Mi sembra che c’è una cosa che accomuna tutte le persone tra i venti e trentacinque che vogliono lavorare nel mondo della cultura: i genitori pensano che cazzeggi. La verità è che genuinamente non riescono a capire cosa fai. Totale smarrimento all’ascolto della parola “editing”; una risata beffarda quando racconto dell’ennesimo talk (“ma non c’è una parola in italiano per dire tolc?”) che ho moderato senza essere pagata se non in visibilità (“è un premio strega!” dico per legittimarmi, nessuna risposta dall’altra parte ma sento un’eco fortissima dei pensieri che attraversano la mente di mio padre: con il premio strega non ci paghi le bollette, hai quasi trent’anni, dovresti avere dei soldi da parte, un lavoro concreto, una certa stabilità); lo sguardo di disappunto quando dico che il lavoro fa schifo (“cosa sono i diritti senza i doveri?”, pura gioia mi verrebbe da dire); “ti è piaciuto l’ultimo libro di baricco?” (glielo dite voi o glielo dico io); “anche tua cugina di terzo grado ha studiato lettere e ora fa l’ufficio stampa per Leonardo, certo ha fatto un master alla bocconi, ma a te i soldi ti fanno proprio schifo?” (qui due strade: o si fa un momento di riflessione politica in cui ci si urla addosso oppure con serenità si risponde “sì, semplicemente i soldi mi fanno schifo”). 

Una volta ogni due-tre mesi, puntuale come il cambio dell’ ora, mi arriva su whatsapp un messaggio da mio padre: “potresti pensarci……” (i puntini non sono mai tre, quelli di sospensione, ma sei o sette, me li immagino come un sospiro prolungato) e come allegato un qualunque concorso pubblico. I più gettonati sono quelli legati all’insegnamento (saresti così brava con i bambini!), ma ultimamente si sta sbizzarrendo: concorsi come guardia museale (fare uno scritto e un orale per stare in piedi di fronte a una madonna col bambino in una pinacoteca vuota mi sembra ridicolo), concorsi per entrare al ministero della cultura (ovviamente non ho le qualifiche adatte, ma lui non è che li legge quindi mi tocca farlo a me), concorsi per entrare nell’area amministrativa (alla fine è solo lavoro, poi con i soldi che guadagni ci puoi fare quello che vuoi). Io voglio il tempo e i soldi, non voglio scegliere papà. Il pane e le rose. E l’idea che non siamo tutti d’accordo mi fa impazzire. 
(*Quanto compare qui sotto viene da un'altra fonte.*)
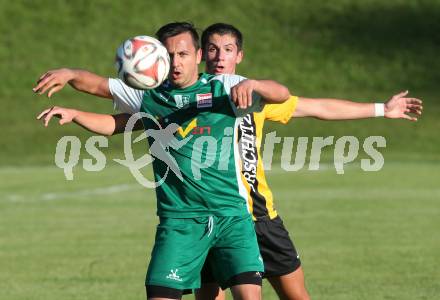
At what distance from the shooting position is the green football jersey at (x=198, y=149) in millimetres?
8367

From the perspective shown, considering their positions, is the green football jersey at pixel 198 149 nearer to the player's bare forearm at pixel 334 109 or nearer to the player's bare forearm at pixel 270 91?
the player's bare forearm at pixel 270 91

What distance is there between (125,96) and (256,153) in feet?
3.93

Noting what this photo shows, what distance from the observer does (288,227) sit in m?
17.4

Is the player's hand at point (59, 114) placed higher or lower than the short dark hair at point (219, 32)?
lower

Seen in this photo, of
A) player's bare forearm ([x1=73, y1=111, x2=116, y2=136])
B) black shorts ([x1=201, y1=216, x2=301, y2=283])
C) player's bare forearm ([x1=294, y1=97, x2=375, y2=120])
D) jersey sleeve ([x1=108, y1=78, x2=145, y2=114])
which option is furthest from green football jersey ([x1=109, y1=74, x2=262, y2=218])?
player's bare forearm ([x1=294, y1=97, x2=375, y2=120])

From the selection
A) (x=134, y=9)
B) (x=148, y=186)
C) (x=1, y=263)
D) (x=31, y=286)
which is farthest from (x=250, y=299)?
(x=134, y=9)

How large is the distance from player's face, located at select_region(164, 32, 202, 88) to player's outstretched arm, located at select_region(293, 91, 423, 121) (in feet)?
4.24

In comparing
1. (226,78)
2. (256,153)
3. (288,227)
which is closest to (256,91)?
(226,78)

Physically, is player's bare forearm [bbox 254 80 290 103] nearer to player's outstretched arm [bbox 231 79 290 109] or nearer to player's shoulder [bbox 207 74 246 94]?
player's outstretched arm [bbox 231 79 290 109]

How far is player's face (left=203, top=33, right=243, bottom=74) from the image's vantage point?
981 cm

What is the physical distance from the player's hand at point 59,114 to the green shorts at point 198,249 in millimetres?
1001

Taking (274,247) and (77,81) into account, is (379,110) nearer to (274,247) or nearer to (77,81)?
(274,247)

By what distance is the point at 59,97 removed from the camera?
40.3 m

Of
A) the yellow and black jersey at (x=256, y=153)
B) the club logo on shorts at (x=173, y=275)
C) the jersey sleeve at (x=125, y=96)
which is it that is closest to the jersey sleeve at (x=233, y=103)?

All’inizio poi diventavo matta: io faccio la cultura!!!!!! sto costruendo qualcosa, pezzetto dopo pezzetto, un nome… un’identità… una firma… mi sto creando un posto nella scena culturale… poi ho capito che non c’è niente di eroico nel dire la verità ai propri genitori. Quindi ho iniziato a mentire spudoratamente: sì lavoro molto, sì mi pagano abbastanza bene considerando il mercato editoriale attuale, sì è una scelta non comprare mai niente e scroccare case agli amici per le vacanze estive, è che non sopporto il consumismo! (Sapete sono di sinistra io…), sì l’idea di comprarmi una casa mi sembra assurda, non credo nella proprietà privata e dopotutto immettere dei figli in un mondo del genere è una follia. Le mie risposte un po’ li confondono un po’ li estenuano un po’ forse li inteneriscono, quindi smettono di fare domande. “È fatta”, ho pensato. Ho vinto io. 

Qualche mese fa mi sono iscritta alle prove di ammissione del dottorato e fortunatamente l’ho vinto. Il progetto che porto mi piace molto, è la cosa che mi rende più contenta e che mi ha fatto accettare la posizione. Tre anni per produrre un documento in grado di restituire la profondità concettuale di quello che studio. Ma l’unica cosa che hanno sentito i miei genitori quando gli ho dato la notizia è stata: tre anni di posto fisso con stipendio statale.